This article ends our "Month Of Blue Note," series, which began with Art Blakey and ended with Horace Parlan. It leaves us somewhere in the middle of jazz history - between the beginnings of jazz and the big-band era to follow, and the onset of fusion, followed by classic revivalism, up to the present era. Hopefully this leaves the jazz initiate in a position to more readily turn either way, exploring before and beyond, using the Blue Note threads as connectors to the jazz tapestry. Not to mention the sideways glance - Prestige, Riverside, Columbia, Savoy and others were issuing hundreds of amazing sessions by the lions of the classic era.
Wonderful World
Tracing the roots of jazz through recordings, one can begin with Louis Armstrong. His sessions with the “Hot Fives” and “Hot Sevens” in the 1920’s are a shining example of how the voice of the newest native art form spoke to all of music. The 30’s ushered in the big-band era, led by Duke Ellington and Count Basie, the former being America’s pre-eminent composer, shaping a new language for the decades to come, the latter emphasizing the dance aspect of big-band music, melding symphonic settings with swing. Between world wars, Billy Eckstein, Chick Webb, Benny Goodman and Lionel Hampton led orchestras populated with the players that would go on to develop the bop nomenclature that arose after the second World War, with the attendant downsizing of orchestras into modular jazz ensembles.

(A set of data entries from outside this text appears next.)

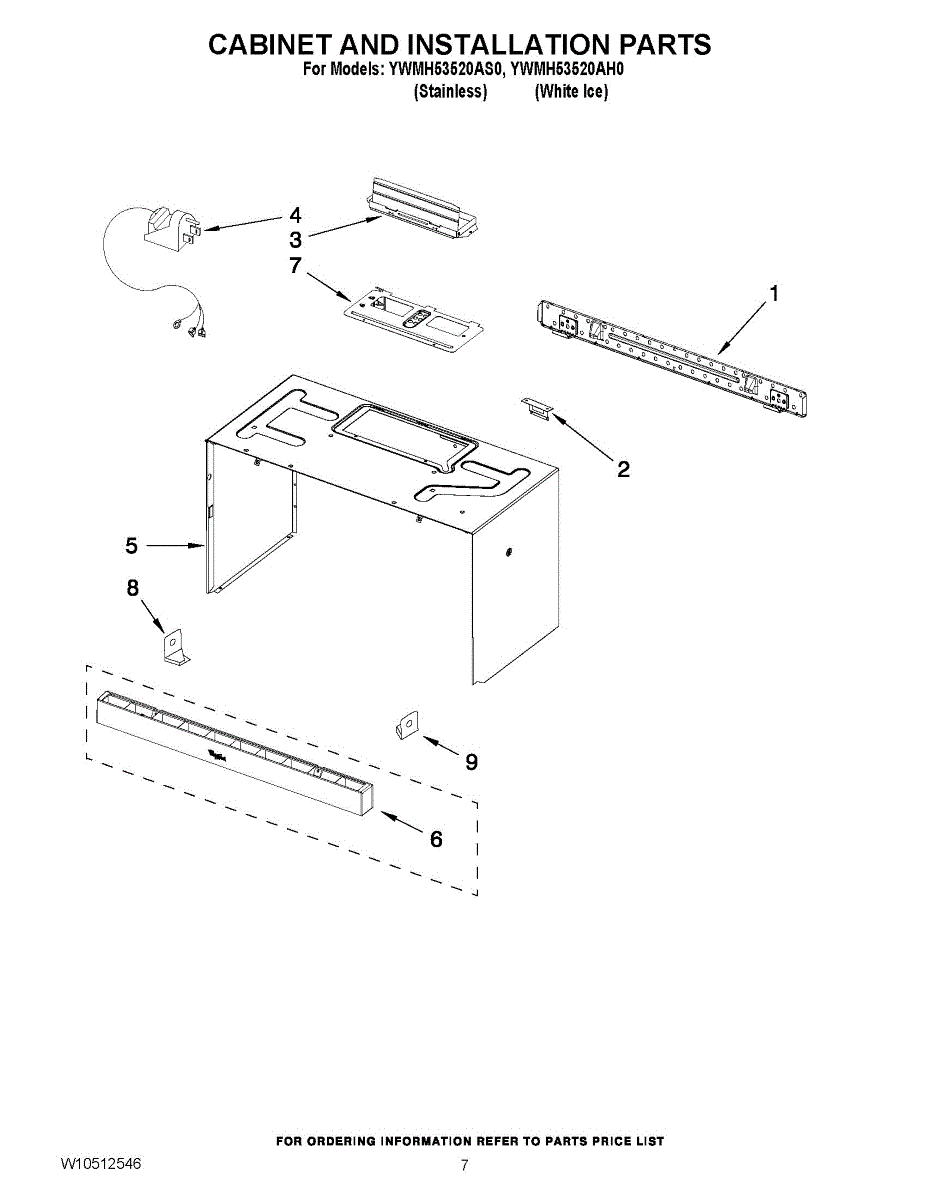 CABINET AND INSTALLATION PARTS
For Models: YWMH53520AS0, YWMH53520AH0
(Stainless) (White Ice)

4
3
7
1
2
5
8
9
6

FOR ORDERING INFORMATION REFER TO PARTS PRICE LIST

W10512546 7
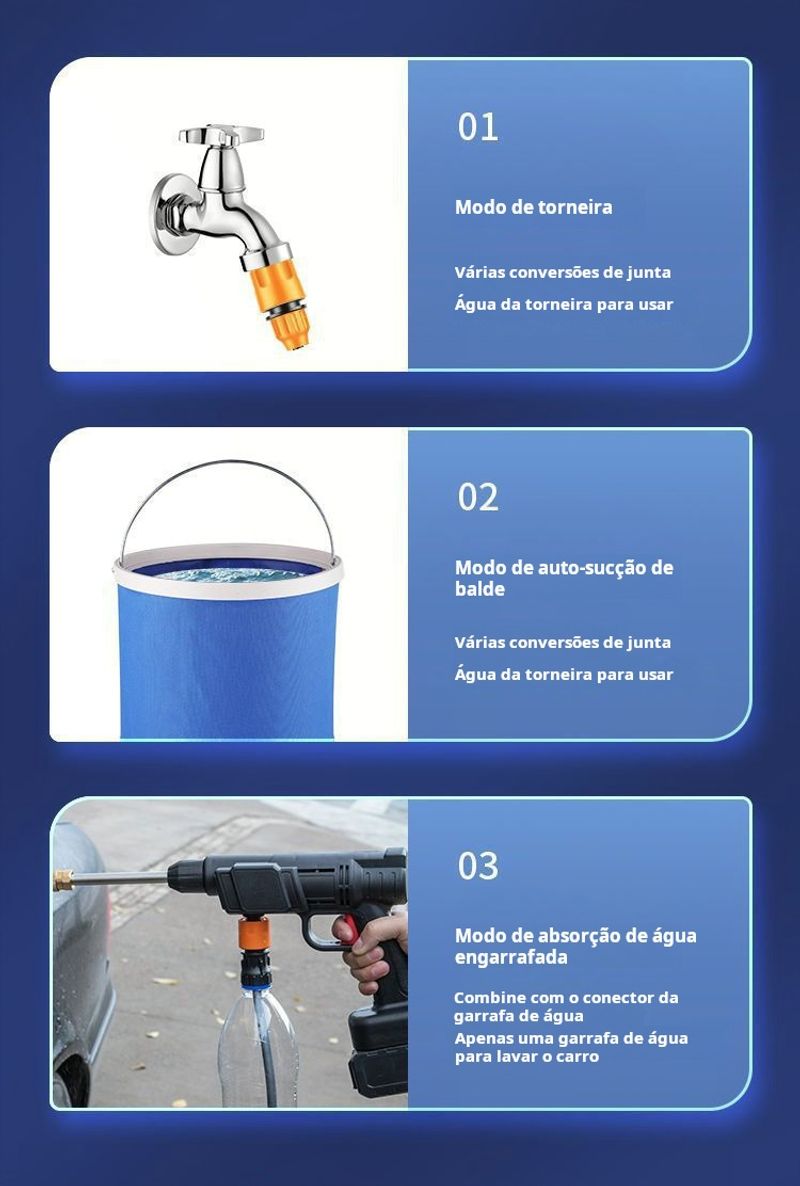 01

Modo de torneira

Várias conversões de junta

Água da torneira para usar

02

Modo de auto-sucção de balde

Várias conversões de junta

Água da torneira para usar

03

Modo de absorção de água engarrafada

Combine com o conector da garrafa de água

Apenas uma garrafa de água para lavar o carro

Charlie Parker spear-headed the advent of be-bop, presaging the jazz era we’ve been dwelling on this past November, setting the quartet/quintet format commonly utilized in the hard-bop of the 50’s, surviving into the present era. Miles Davis and Gerry Mulligan were the messengers carrying the new sound to east and west coasts respectively, where the hard-bop revolution burned inland from both sides, setting America and the rest of the world aflame with a pure, crystallized jazz that would endure through age after age.
Un-Unplugged
The Miles Davis albums closing out the 60’s, particularly “In A Silent Way” and “Bitch’s Brew,” were the records bridging the hard-bop era just passed and the open ended fusion of jazz with rock, soul and funk to come in the 70’s, played with amplified, electric instruments. The personnel on these sessions alone provided most of the key players who would break jazz down and re-make it into the language of the times; Wayne Shorter and Joe Zawinul would form Weather Report, Tony Williams started the first of his Lifetime bands, John McLaughlin adopted his alter ego, Mahavishnu, in yet another direction, Chick Corea began his Return To Forever band and Herbie Hancock took electric funk to another level with the Headhunters.
Play It, If You’re Gonna Say It
In the 80’s Art Blakey alumni, trumpet prodigy Wynton Marsalis issued his war-like, clarion call to revisit the humble roots of jazz (eschewing fusion and electricity), causing dissonance and leading to controversy over what constituted jazz. By itself, his challenge would appear problematic, even unnecessary; put in the context of the malaise jazz had suffered the previous decade, his purist message, while disturbing and at times disrespectful, had a real and lasting impact on the art and craft of jazz. In the typical tradition of gaining authority on the bandstand, it is Marsalis’s never less than amazing playing and arrangements that lends weight to his dubious argument.
In his undeniable role as a former (and always) Jazz Messenger, Wynton Marsalis ushered in a new wave of talent in his tireless effort at reviving jazz. Artists such as Wallace Roney, Roy Hargrove, Nicholas Payton, Marcus Roberts, Joshua Redman and more recently Dave Douglas, Patricia Barber and Esperanza Spaulding have taken the reins, leading jazz into the new millennium with fresh, original music. Still, the message of the elders can yet be heard through the current generation; the cry of Louis Armstrong still rings, while Charlie Parker gives a sly wink to the youngsters on the bandstand.
The hard-bop era marks the boundaries from before and after, still looming over the music of today. The Blue Note recordings of the period reflect the duality of America’s original art form, the complexity of modal music, impeccably arranged and played with the utmost virtuosity, preserved in the simplicity of live two-track studio recordings. Without stepping into the quagmire revolving around the debates regarding the “purity” of jazz, it can be said that the jarringly sincere, timeless approach of recording a small acoustic group on a mere two tracks, without overdubs or amplification, in the tradition of the Rudy Van Gelder classics released on Blue Note, is alive, and still breathing oxygen into the bloodstream of original American music.